Ann Marie Kerwin: Welcome to the WARC Podcast. I'm Ann Marie Kerwin, America's Editor and this is the first in a series we are calling Marketing Truths. Here at WARC, we've been advocates for marketing effectiveness for more than three decades. And what we found, thanks to numerous research studies, is there is a set of principles of marketing effectiveness that have been proven again and again to work.

At the end of last year, a lively discussion popped up on marketing podcast “On Strategy” with Fergus O'Carroll as to whether US marketers understood marketing effectiveness. That was the challenge thrown out by his guest, marketing professor Mark Ritson, who said the US is behind the rest of the world in adopting marketing effectiveness principles.

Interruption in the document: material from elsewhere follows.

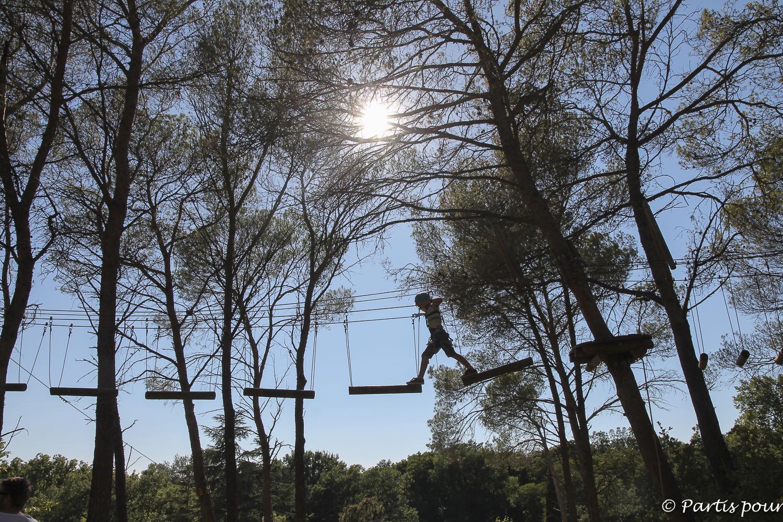 Faire de l'accrobranche dans les environs de l'Isle-sur-la-Sorgue, France. Bilan vie nomade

But what we know about the US, as the world's largest market, is that it boasts plenty of examples of great marketing. But there is indeed a constant push to be better to improve to knock it out of the park. So we want to highlight the marketing work that demonstrates that understanding of what makes great effective marketing and the success that can be achieved when these principles are followed.

So over the next few podcasts in this monthly series, we'll be discussing how US marketers are demonstrating their understanding of marketing effectiveness, and explore how they are employing those techniques today.

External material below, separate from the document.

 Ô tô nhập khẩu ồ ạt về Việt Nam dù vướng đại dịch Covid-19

Our first marketing truth is "Effectiveness is just as important as efficiency." And joining me today to help explain this truth is Mike Menkes, Senior VP of Analytic Partners, who is headquartered here in the US.

Analytic Partners is a recognized leader in marketing, measurement and optimization. Its commercial analytics solution is delivered through its GPS enterprise technology platform for deeper business understanding and right-time planning for marketing and beyond. Mike and his team have experience across industry verticals here in the US, as well as in over 50 countries across the globe. He's analyzed hundreds of millions of advertising spending. Analytic Partners is constantly recognized as marketing effectiveness experts and has won several industry awards, together with their clients such as Kroger, McDonald's, and Hilton. Welcome, Mike, thank you so much for joining me today.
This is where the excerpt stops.